I am trying to process a file uploaded by the user. However, I want the user to get a response once the upload is completed and terminate the connection but carry on processing the file. Therefore I am using BackgroundTasks.add_tasks and my code looks something like this:
class Line(BaseModel):
line: str
@app.post("/foo")
async def foo(line: Line):
""" Processing line generate results"""
...
result = ... # processing line.line
print(results)
return results
@app.post("/upload")
async def upload(background_tasks: BackgroundTasks, csv: UploadFile = File(...)):
background_tasks.add_task(process, csv)
return response.text("CSV has been uploaded successfully")
async def process(csv):
""" Processing CSV and generate data"""
tasks = [foo(line) for line in csv]
result = await asyncio.gather(*tasks)
Unfortunately, the code above only executes one-by-one. Moreover, I have to wait till all the results are processed and then print statement in foo works, i.e. let's say I have n lines in the csv, after all n are processed is when I see the print statements for all.
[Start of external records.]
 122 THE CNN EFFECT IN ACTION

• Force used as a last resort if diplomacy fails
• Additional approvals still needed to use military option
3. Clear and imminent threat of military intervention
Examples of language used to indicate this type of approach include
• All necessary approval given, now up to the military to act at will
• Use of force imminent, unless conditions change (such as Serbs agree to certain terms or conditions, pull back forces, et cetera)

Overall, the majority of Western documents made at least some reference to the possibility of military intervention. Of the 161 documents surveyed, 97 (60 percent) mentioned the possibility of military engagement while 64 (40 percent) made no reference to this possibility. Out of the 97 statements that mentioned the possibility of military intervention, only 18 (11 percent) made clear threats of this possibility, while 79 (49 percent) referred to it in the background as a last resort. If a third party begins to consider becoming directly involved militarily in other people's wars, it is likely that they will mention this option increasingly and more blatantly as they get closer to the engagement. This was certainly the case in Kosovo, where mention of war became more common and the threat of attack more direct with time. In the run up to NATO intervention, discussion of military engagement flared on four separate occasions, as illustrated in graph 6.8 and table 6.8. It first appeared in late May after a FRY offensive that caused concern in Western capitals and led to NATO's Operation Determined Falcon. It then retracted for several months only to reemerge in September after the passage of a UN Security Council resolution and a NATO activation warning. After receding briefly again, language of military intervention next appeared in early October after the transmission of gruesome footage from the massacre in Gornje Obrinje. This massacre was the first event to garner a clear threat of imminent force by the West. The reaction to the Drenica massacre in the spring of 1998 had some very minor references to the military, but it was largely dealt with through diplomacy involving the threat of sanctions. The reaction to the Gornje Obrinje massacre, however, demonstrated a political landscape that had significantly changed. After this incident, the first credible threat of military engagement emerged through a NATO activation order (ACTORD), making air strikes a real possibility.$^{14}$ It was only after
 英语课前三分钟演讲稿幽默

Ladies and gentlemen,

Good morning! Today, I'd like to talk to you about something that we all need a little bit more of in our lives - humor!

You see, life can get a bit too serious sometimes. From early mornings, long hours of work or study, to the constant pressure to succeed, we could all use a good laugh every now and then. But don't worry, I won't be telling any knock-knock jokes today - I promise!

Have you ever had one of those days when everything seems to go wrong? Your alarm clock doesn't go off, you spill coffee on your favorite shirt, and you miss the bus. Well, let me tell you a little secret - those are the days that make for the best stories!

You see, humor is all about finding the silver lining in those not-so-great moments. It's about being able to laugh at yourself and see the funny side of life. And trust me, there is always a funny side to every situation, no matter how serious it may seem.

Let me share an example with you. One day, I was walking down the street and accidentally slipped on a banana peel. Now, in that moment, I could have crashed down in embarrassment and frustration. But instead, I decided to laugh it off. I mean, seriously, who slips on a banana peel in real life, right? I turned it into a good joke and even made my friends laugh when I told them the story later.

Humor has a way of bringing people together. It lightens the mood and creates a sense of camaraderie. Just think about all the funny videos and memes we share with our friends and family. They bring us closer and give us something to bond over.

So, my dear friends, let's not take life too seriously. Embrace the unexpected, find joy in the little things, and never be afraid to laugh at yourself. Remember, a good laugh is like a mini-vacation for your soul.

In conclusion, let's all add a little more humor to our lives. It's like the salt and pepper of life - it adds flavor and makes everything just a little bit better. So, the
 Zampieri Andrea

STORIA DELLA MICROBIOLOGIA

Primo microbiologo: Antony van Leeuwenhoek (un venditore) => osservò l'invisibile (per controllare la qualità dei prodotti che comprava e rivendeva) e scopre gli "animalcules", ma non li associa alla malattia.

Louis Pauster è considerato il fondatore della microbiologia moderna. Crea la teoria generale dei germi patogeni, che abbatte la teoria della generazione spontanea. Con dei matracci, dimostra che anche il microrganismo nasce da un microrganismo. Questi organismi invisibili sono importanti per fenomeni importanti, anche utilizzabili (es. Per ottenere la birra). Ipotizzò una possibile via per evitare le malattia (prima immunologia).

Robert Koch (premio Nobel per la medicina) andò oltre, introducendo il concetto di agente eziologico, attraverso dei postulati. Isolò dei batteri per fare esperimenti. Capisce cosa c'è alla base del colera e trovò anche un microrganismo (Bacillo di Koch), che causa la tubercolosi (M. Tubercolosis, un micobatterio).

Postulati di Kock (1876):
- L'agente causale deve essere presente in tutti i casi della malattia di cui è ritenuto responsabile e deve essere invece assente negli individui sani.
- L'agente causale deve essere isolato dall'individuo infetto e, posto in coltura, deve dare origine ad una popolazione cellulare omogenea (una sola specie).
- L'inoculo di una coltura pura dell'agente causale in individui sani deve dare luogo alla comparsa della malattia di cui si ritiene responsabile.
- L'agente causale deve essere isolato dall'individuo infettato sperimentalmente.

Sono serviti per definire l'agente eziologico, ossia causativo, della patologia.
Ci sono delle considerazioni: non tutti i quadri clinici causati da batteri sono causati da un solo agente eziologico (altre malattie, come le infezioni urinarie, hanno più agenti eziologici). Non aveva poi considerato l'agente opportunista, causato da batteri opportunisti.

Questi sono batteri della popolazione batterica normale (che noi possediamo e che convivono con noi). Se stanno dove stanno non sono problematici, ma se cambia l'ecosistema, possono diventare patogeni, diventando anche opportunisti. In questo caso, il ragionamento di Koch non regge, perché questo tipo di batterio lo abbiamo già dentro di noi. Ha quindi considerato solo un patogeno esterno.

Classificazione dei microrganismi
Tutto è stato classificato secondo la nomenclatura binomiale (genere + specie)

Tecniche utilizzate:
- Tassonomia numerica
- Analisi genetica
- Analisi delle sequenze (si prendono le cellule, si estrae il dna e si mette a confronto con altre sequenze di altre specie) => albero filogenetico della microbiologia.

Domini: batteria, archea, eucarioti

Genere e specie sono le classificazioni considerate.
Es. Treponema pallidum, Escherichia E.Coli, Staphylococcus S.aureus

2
My program runs on 20 workers but while this process is running, it only utilizes around 1% of the CPU (foo is not a computation task, it is more of a IO/Network bound task). This makes me think that the background process is running on 1 worker only. I did try ProcessPoolExecutor as follows:
loop = asyncio.get_event_loop()
lines = [line_0, line_1, ..., line_n] # Extracted all lines from CSV
with ProcessPoolExecutor() as executor:
results = [loop.run_in_executor(executor, lambda: foo(line)) for line in lines]
results = loop.run_until_complete(*results)
However, I get the following error:
processpoolexecutor can't pickle local object
I did manage to get over that error by changing my approach from:
results = [loop.run_in_executor(executor, lambda: foo(line)) for line in lines]
to:
results = [asyncio.ensure_future(foo(line=Line(line)) for line in lines]
However, then I get this error:
File "uvloop/loop.pyx", line 2658, in uvloop.loop.Loop.run_in_executor AttributeError: 'Loop' object has no attribute 'submit'
To Summarize: To process one line, I can hit the "/foo" endpoint. Now, I want to process a csv of 200 lines. So first I accept the file from user and return a success message and terminate that connection. The csv is then added to a background task which should map each line to the "/foo" endpoint and give me the results for each line. However, all the approaches I have tried so far seem to be using only one thread and are processing each line one-by-one. I would like an approach where I can process multiple lines together, almost as if I am hitting the "/foo" endpoint several times simultaneously like we can using tools like Apache JMeter.